The spokesman for Palestinian Authority President Mahmoud Abbas’s Fatah party on Saturday warned that if the Trump administration moves the US embassy from Tel Aviv to Jerusalem, it will “open the gates of hell.”
Fatah spokesman Osama Qawasmeh said Donald Trump’s campaign promise, if implemented, would negate chances for peace and stability in the region, and “the Palestinian people won’t allow that happen,” according to Israel Radio. To move the embassy, he said, would be to “open the gates of hell in the region and in the whole world.”
On Friday, Abbas told Le Figaro the Palestinians might revoke their recognition of Israel: If the embassy transfer takes place, “there would be several options for us, and we would discuss them with Arab countries,” Abbas said. “Reversing our recognition of the State of Israel is one of them. But we hope that it doesn’t reach that point, and that, on the contrary, we will be able to work with the next American administration,” he added.
Earlier Saturday, Abbas warned that moving the embassy to Jerusalem would “destroy the prospects of any political process, bury the hopes for a two-state solution, and fuel extremism in our region, as well as worldwide.”
“In this moment, we extend our hand to President-elect Trump for his cooperation to make peace based on international law,” Abbas said in statement after he inaugurated the Palestinian embassy to the Holy See following an audience with Pope Francis.
The Palestinians strongly oppose the move, saying it would kill any hopes for negotiating an Israeli-Palestinian peace agreement and rile the region by undercutting Muslim and Christian claims to the holy city.
Abbas has written to Trump warning of the risks of such a move and asked him to reconsider, while also flagging the concern to Arab and other world leaders, said the Palestinian foreign minister, Riyad Malki.
The last three successive US presidents have maintained that the future status of Jerusalem should be settled in final negotiations between the parties, as both Israelis and Palestinians claim the city as their rightful capital.
But Trump has indicated since his victory in November he will no longer honor that tradition. In December, he nominated his longtime friend and attorney David Friedman, a vocal supporter and donor to West Bank settlements, to be the next US ambassador to Israel
In a statement announcing the selection, Friedman said he expected to carry out his duties in “Israel’s eternal capital, Jerusalem.”
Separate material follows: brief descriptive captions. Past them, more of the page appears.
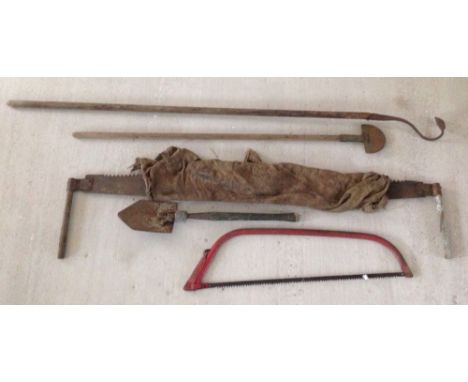 A collection of old tools to include a 2 handed saw.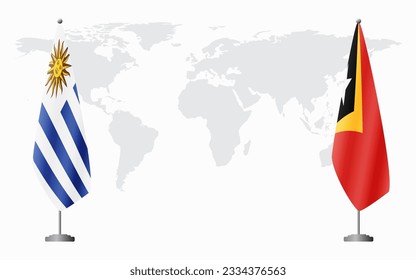 Uruguay and East Timor flags for official meeting against background of world map.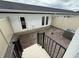 Private backyard patio with a neutral fence, offering an ideal outdoor living space at 15316 Burgtheater Dr, Winter Garden, FL 34787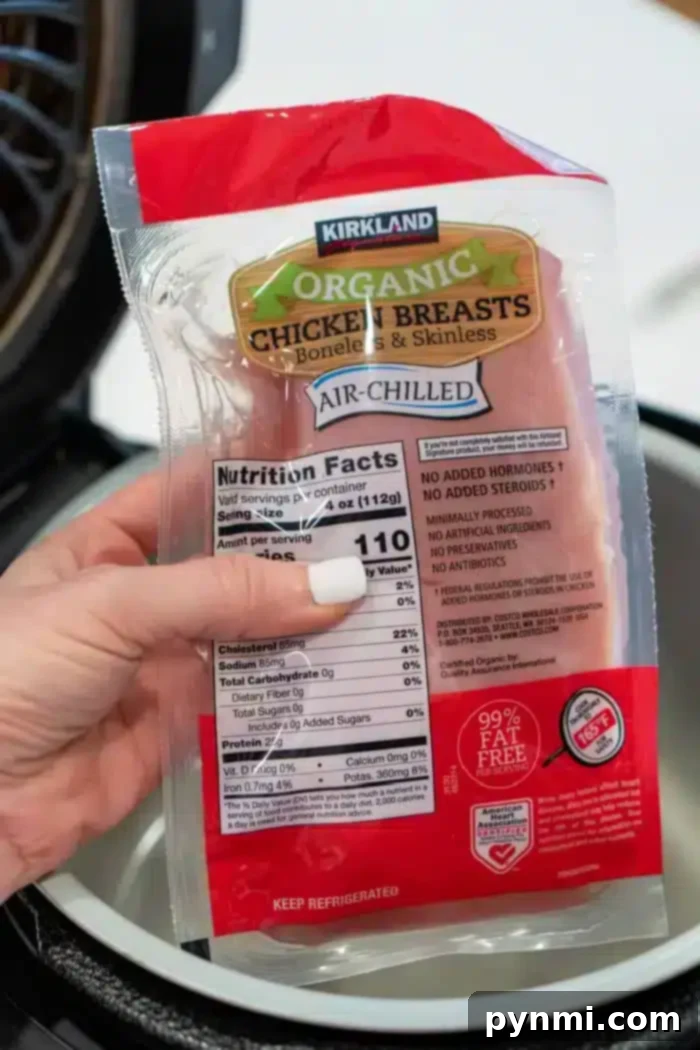 Perfect Ninja Foodi Shredded Chicken 4 A hand holds a package of Kirkland organic chicken breasts over a Ninja Foodi, preparing to cook delicious shredded chicken. The boneless, skinless, air-chilled packaging displays nutritional facts and other important details for conscious cooking.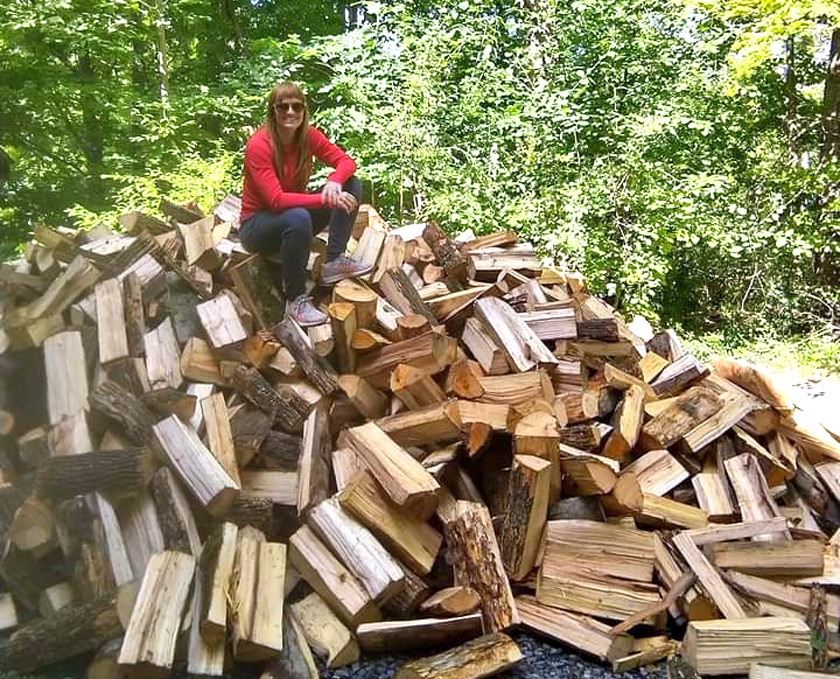 One of the ways Keri Johnson stays active in the fall and winter is by chopping fire wood!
Trump also repeatedly promised during the campaign that he would move the embassy. While past presidents Bill Clinton and George W. Bush also vowed on the trail to do so, neither fulfilled that promise once they assumed the responsibilities of conducting America’s foreign policy.
It sounds far-fetched at best: holding a Mideast peace conference without Israelis, Palestinians or the incoming US government.
But the French organizers say that’s the whole point. They want Israeli Prime Minister Benjamin Netanyahu and US President-elect Donald Trump to see that most of the world wants a two-state solution and is fed up with decades of conflict.
With chances for a Mideast peace deal lower than in years — perhaps a generation — French President Francois Hollande figures there’s nothing to lose.
French diplomats fear that Trump will unleash new tensions in the region by condoning settlements on land claimed by the Palestinians and potentially moving the US Embassy to contested Jerusalem.
So more than 70 foreign ministers and other top envoys are gathering Sunday in Paris to urge the establishment of a Palestinian state.
Netanyahu says the conference is “rigged” against Israel and declined an invitation to a special meeting afterward. Palestinian President Mahmoud Abbas was initially expected, but his visit to Paris has been postponed.
For Obama’s outgoing government, Sunday’s meeting marks the bitter, disappointing end of eight years of failed Israeli-Palestinian diplomacy. Days before leaving office, Secretary of State John Kerry will headline the Paris event — yet he’s participating only to ensure that America’s interest in a two-state solution is preserved.
According to a draft statement obtained by The Associated Press on Friday, the conference will urge Israel and the Palestinians “to officially restate their commitment to the two-state solution.”
It also will affirm that the international community “will not recognize” changes to Israel’s pre-1967 lines without agreement by both sides.
But with Netanyahu snubbing the conference and Trump’s administration “reserved” about it, according to a French diplomat, Sunday’s gathering looks increasingly like an effort to isolate Israel, not entice it to the negotiating table.
Pro-Israel demonstrators plan a protest Sunday in Paris.
The final declaration may warn Trump against moving the embassy, a move that could be seen as recognizing Jerusalem as Israel’s capital after decades of insisting that the city’s status must be determined by direct negotiations.